Un índice global de autocracia en la antigüedad
El estudio, publicado en Science Advances, analizó indicadores como el tamaño de las viviendas, la existencia de plazas públicas y los tipos de enterramientos en 31 sociedades antiguas. A partir de estos datos, crearon un índice que mide la concentración del poder y el grado de inclusión ciudadana, elementos clave para definir formas democráticas.
“Muchas sociedades por todo el mundo desarrollaron maneras de limitar el poder de los gobernantes y dar voz a la gente común”, afirma Gary Feinman, investigador del Museo Field y primer autor del estudio.
Evidencias en urbanismo y organización social
El análisis del urbanismo reveló que espacios abiertos y edificios públicos amplios, donde la población podía reunirse e intercambiar información, son indicadores de sociedades más democráticas. Ejemplos incluyen el ágora ateniense, así como plazas similares en civilizaciones prehispánicas de América y ciudades del valle del Indo.
Por el contrario, estructuras como las pirámides faraónicas y diseños urbanos que concentran el poder en una residencia exclusiva reflejan regímenes autocráticos.
Casos destacados: Uruk y Teotihuacán
En Mesopotamia, Uruk presentó tanto elementos autocráticos como espacios para deliberación ciudadana, evidenciando una organización compleja.

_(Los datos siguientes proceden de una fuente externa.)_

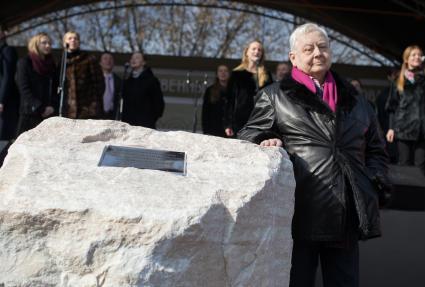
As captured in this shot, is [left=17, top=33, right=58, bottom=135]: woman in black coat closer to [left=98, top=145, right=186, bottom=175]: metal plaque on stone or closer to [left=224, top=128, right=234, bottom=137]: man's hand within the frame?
[left=224, top=128, right=234, bottom=137]: man's hand

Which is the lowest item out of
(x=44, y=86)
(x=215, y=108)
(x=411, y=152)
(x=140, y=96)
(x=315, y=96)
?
(x=411, y=152)

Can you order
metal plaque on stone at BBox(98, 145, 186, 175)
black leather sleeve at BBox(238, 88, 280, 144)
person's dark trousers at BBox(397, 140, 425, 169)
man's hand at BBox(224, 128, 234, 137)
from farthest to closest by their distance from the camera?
man's hand at BBox(224, 128, 234, 137) → person's dark trousers at BBox(397, 140, 425, 169) → black leather sleeve at BBox(238, 88, 280, 144) → metal plaque on stone at BBox(98, 145, 186, 175)

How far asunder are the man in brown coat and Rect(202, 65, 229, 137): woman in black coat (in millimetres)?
1408

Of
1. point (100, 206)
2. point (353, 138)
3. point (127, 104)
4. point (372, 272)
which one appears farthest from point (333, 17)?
point (100, 206)

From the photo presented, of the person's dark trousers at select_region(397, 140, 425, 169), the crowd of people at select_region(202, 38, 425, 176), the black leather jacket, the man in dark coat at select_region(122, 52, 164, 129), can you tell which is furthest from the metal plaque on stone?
the man in dark coat at select_region(122, 52, 164, 129)

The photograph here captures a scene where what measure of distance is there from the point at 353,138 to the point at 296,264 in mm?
673

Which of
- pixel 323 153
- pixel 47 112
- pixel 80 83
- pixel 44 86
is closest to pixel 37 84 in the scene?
pixel 44 86

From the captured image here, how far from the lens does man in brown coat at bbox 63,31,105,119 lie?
19.4 ft

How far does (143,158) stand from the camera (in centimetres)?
269

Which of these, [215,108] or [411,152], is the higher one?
[215,108]

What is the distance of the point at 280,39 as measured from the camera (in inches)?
901

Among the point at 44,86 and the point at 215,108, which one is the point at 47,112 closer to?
the point at 44,86

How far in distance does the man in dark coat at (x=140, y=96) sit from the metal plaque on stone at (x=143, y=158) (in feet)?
13.3

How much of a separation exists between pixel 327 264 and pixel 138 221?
3.91 feet
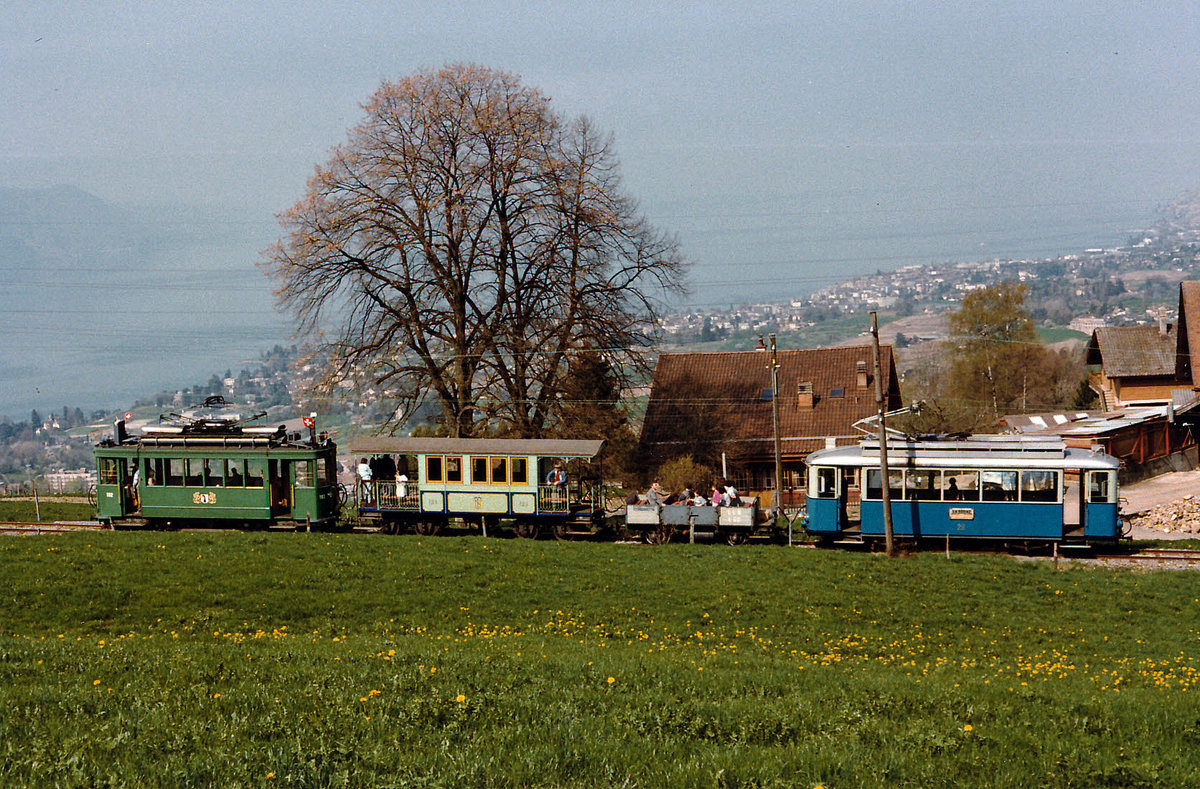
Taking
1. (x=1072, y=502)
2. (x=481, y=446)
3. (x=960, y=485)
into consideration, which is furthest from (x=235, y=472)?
(x=1072, y=502)

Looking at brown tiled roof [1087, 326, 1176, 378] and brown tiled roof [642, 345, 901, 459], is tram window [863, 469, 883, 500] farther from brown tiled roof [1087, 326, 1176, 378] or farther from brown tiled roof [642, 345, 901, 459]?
brown tiled roof [1087, 326, 1176, 378]

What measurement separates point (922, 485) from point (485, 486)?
43.6 ft

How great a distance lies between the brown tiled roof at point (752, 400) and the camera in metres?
52.7

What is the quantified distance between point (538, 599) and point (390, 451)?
13396 millimetres

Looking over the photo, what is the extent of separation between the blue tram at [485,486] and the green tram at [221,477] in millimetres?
1699

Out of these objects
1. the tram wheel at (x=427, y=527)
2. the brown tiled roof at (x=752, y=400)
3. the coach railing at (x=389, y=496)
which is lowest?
the tram wheel at (x=427, y=527)

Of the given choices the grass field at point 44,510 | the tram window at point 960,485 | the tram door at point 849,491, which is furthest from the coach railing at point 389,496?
the tram window at point 960,485

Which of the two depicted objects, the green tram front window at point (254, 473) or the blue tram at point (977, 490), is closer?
the blue tram at point (977, 490)

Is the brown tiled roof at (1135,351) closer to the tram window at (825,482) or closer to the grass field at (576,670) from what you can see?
the tram window at (825,482)

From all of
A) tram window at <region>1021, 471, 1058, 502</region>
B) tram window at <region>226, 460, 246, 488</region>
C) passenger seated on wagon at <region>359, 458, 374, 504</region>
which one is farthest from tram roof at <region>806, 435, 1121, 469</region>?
tram window at <region>226, 460, 246, 488</region>

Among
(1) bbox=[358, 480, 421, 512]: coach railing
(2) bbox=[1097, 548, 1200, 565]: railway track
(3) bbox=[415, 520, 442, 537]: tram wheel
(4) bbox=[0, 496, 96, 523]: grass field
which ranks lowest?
(2) bbox=[1097, 548, 1200, 565]: railway track

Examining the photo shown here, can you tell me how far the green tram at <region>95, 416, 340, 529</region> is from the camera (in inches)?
1278

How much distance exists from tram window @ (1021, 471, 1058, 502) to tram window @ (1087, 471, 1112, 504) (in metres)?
1.01

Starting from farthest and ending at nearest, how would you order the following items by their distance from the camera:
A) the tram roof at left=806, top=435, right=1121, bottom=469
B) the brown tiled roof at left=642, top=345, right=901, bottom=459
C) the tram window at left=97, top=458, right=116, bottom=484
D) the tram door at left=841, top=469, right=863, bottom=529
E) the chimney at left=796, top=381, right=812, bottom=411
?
the chimney at left=796, top=381, right=812, bottom=411
the brown tiled roof at left=642, top=345, right=901, bottom=459
the tram window at left=97, top=458, right=116, bottom=484
the tram door at left=841, top=469, right=863, bottom=529
the tram roof at left=806, top=435, right=1121, bottom=469
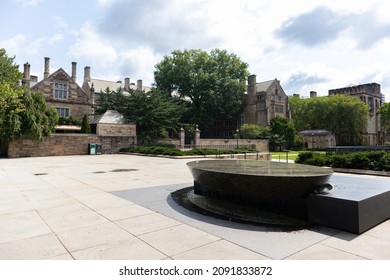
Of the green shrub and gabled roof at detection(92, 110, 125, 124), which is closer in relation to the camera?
the green shrub

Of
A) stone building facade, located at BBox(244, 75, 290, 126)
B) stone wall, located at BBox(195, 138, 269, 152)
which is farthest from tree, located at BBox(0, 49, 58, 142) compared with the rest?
stone building facade, located at BBox(244, 75, 290, 126)

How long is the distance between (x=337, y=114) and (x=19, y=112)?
51.3 metres

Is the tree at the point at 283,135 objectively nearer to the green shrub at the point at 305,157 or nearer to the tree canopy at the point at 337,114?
the tree canopy at the point at 337,114

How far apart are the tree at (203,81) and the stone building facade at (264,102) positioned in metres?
2.70

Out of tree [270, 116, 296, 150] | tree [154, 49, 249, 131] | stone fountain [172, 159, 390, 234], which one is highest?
tree [154, 49, 249, 131]

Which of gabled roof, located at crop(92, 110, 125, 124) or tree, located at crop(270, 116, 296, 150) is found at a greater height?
gabled roof, located at crop(92, 110, 125, 124)

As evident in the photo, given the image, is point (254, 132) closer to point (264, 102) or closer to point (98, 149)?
point (264, 102)

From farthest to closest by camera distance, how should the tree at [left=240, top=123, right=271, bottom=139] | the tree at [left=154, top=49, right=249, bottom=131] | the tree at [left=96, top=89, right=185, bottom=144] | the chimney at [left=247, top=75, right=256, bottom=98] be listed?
the chimney at [left=247, top=75, right=256, bottom=98]
the tree at [left=154, top=49, right=249, bottom=131]
the tree at [left=240, top=123, right=271, bottom=139]
the tree at [left=96, top=89, right=185, bottom=144]

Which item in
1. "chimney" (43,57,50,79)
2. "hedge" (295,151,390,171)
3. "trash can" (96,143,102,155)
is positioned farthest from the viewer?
"chimney" (43,57,50,79)

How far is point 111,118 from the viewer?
104 ft

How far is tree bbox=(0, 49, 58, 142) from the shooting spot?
22203 millimetres

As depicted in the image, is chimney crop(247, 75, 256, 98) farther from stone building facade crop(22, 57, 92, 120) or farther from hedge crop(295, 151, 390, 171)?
hedge crop(295, 151, 390, 171)

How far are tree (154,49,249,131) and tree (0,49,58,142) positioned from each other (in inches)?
980

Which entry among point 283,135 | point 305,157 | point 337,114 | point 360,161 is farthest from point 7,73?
point 337,114
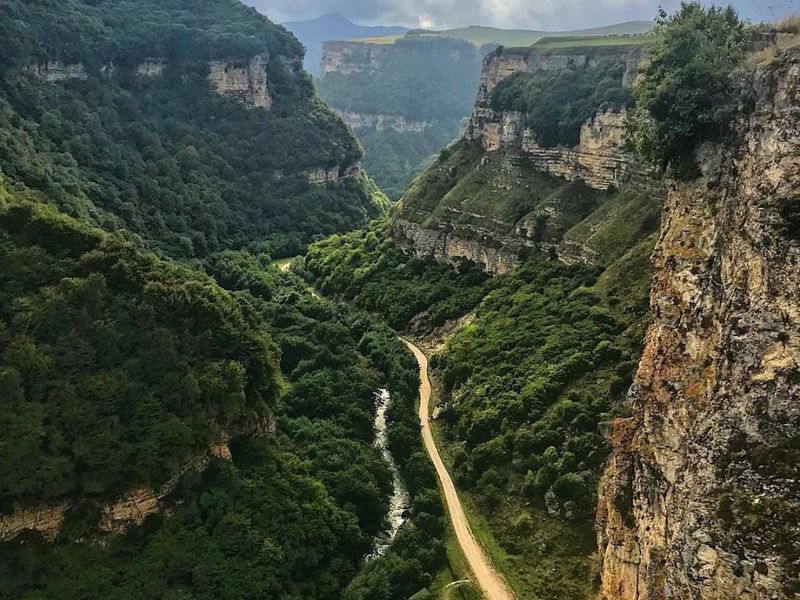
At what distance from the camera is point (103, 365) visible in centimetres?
3800

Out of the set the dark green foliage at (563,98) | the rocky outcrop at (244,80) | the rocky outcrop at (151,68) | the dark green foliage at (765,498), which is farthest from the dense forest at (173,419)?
the rocky outcrop at (244,80)

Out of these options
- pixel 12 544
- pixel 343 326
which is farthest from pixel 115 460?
pixel 343 326

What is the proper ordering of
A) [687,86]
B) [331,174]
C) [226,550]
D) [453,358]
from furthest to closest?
[331,174]
[453,358]
[226,550]
[687,86]

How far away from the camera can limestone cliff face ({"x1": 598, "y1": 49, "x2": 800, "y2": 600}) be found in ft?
67.2

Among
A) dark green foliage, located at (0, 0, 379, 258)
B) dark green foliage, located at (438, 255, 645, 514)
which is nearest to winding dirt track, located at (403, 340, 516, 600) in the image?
dark green foliage, located at (438, 255, 645, 514)

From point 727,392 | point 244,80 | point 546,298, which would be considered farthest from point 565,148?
point 244,80

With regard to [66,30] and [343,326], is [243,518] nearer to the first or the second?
[343,326]

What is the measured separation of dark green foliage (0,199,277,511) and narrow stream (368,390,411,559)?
11197 mm

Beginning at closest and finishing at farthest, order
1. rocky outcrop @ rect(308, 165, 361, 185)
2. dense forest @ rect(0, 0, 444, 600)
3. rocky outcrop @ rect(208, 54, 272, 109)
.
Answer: dense forest @ rect(0, 0, 444, 600), rocky outcrop @ rect(208, 54, 272, 109), rocky outcrop @ rect(308, 165, 361, 185)

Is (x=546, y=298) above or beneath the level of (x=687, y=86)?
beneath

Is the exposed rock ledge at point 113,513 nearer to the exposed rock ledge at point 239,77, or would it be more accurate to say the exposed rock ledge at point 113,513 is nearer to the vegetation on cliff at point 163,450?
the vegetation on cliff at point 163,450

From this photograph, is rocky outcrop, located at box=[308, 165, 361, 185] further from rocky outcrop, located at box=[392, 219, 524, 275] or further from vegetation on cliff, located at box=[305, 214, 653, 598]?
vegetation on cliff, located at box=[305, 214, 653, 598]

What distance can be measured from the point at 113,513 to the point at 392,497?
20124mm

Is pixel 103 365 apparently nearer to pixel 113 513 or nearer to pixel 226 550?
pixel 113 513
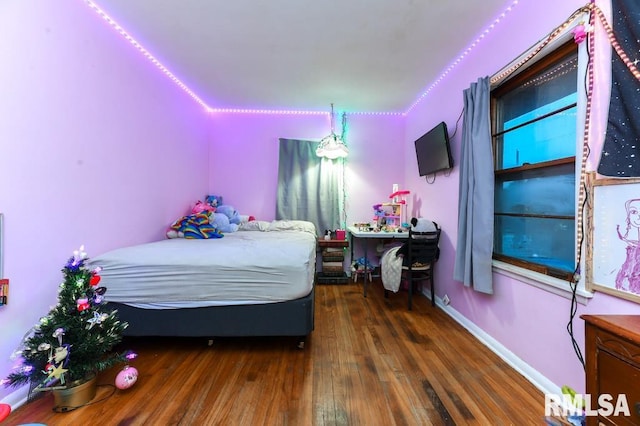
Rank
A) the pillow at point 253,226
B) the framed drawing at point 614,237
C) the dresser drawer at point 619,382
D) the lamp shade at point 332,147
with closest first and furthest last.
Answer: the dresser drawer at point 619,382 < the framed drawing at point 614,237 < the pillow at point 253,226 < the lamp shade at point 332,147

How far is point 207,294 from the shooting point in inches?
71.4

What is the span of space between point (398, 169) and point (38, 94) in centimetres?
388

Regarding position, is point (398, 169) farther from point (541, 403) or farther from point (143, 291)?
point (143, 291)

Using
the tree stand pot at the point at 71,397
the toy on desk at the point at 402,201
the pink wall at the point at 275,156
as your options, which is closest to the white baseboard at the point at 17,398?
the tree stand pot at the point at 71,397

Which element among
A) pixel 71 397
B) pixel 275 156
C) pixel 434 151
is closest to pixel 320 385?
pixel 71 397

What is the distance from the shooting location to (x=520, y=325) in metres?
1.74

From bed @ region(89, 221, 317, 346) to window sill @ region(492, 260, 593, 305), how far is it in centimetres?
144

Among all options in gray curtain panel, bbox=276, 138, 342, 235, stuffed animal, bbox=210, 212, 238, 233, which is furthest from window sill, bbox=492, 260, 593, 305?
stuffed animal, bbox=210, 212, 238, 233

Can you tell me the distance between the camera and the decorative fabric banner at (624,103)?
1.11 meters

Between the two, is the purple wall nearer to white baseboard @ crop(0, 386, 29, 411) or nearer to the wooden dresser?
white baseboard @ crop(0, 386, 29, 411)

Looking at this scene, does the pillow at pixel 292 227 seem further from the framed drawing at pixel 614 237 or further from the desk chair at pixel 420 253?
the framed drawing at pixel 614 237

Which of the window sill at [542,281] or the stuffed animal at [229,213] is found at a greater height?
the stuffed animal at [229,213]

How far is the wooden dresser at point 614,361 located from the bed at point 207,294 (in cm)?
142

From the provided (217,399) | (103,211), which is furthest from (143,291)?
(217,399)
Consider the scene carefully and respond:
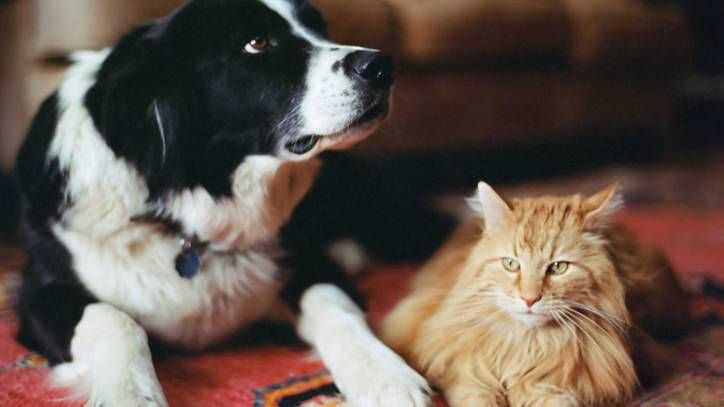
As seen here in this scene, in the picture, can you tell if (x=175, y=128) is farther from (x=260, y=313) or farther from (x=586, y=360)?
(x=586, y=360)

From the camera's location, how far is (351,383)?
43.3 inches

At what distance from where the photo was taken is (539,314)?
1.03m

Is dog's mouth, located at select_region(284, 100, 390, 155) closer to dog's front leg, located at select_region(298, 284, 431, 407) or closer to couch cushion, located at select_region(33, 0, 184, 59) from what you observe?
dog's front leg, located at select_region(298, 284, 431, 407)

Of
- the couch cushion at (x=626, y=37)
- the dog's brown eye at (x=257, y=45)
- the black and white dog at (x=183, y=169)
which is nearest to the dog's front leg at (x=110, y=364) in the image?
the black and white dog at (x=183, y=169)

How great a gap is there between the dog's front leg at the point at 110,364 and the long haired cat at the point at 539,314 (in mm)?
458

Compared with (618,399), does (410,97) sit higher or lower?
higher

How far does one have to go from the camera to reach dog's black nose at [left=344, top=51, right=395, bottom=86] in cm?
118

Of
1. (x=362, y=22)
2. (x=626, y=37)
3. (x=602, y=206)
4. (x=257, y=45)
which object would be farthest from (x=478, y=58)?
(x=602, y=206)

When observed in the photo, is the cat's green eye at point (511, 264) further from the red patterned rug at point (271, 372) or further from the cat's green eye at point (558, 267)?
the red patterned rug at point (271, 372)

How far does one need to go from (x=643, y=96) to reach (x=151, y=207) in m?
2.68

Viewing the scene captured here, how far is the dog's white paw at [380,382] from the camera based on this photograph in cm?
105

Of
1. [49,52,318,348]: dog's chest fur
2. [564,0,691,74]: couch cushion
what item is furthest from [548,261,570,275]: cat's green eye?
[564,0,691,74]: couch cushion

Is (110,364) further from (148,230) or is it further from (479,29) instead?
(479,29)

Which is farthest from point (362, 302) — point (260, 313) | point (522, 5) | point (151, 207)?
point (522, 5)
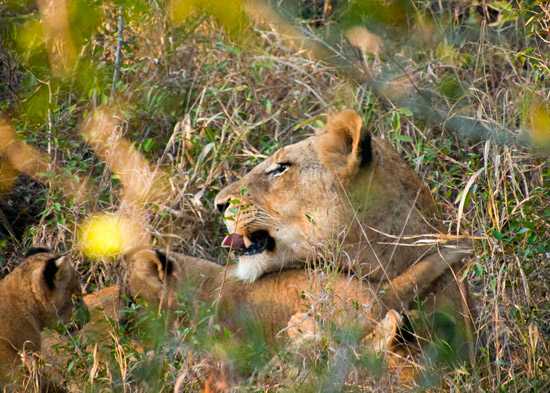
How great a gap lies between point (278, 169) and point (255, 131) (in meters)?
1.89

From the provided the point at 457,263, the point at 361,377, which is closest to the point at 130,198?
the point at 457,263

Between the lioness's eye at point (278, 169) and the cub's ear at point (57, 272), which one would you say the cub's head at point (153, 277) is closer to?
the cub's ear at point (57, 272)

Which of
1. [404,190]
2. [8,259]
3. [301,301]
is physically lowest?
[8,259]

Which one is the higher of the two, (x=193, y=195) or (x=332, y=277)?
(x=332, y=277)

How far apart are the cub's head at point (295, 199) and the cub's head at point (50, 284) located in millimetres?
925

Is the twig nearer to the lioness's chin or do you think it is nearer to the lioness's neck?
the lioness's chin

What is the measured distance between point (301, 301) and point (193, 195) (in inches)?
74.1

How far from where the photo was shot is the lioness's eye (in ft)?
17.6

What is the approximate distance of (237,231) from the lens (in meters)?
5.38

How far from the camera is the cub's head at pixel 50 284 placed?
5.59 m

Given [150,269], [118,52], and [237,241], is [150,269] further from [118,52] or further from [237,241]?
[118,52]

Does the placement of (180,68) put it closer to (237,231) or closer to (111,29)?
(111,29)

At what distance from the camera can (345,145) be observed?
17.1 feet

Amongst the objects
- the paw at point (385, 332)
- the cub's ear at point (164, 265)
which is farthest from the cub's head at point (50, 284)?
the paw at point (385, 332)
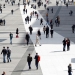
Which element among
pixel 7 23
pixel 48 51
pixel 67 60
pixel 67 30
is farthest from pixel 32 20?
pixel 67 60

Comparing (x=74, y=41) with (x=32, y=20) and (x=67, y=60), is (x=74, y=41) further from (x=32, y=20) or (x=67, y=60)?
(x=32, y=20)

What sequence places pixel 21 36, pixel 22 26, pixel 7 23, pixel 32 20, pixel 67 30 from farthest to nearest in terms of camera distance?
1. pixel 32 20
2. pixel 7 23
3. pixel 22 26
4. pixel 67 30
5. pixel 21 36

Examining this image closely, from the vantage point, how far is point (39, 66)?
79.5 ft

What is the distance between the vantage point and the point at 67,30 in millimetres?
44250

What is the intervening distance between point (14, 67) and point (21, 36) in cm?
1500

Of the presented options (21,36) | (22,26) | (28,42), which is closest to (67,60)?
(28,42)

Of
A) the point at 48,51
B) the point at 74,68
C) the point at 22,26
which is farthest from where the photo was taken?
the point at 22,26

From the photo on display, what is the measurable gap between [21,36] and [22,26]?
9.69m

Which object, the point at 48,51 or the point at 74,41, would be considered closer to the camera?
the point at 48,51

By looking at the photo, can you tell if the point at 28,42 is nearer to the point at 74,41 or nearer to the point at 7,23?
the point at 74,41

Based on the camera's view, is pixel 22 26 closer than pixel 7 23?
Yes

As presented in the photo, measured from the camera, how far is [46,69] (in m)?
23.4

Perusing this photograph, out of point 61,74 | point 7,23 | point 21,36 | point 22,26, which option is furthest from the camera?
point 7,23

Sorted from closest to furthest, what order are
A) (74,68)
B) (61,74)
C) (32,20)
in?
(61,74) → (74,68) → (32,20)
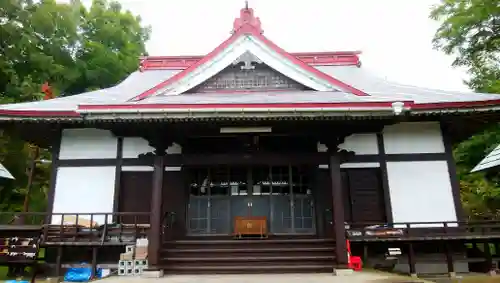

En Teotihuacán, junto a la monumental pirámide del Sol, se encontraron numerosos conjuntos habitacionales que sugieren una vida comunal y un mercado extenso, reflejando una estructura social participativa.
Desigualdad, origen de ingresos y democracia
El estudio también encontró que las sociedades más democráticas tendían a tener menor desigualdad y a financiarse con ingresos internos, como impuestos. En cambio, aquellas que dependían de recursos externos, como minas o rutas comerciales, mostraban mayor autocracia.
“No existió un camino único e inevitable hacia la democracia”, concluye Feinman, destacando la necesidad de superar narrativas eurocéntricas y reescribir la historia con base en evidencias arqueológicas.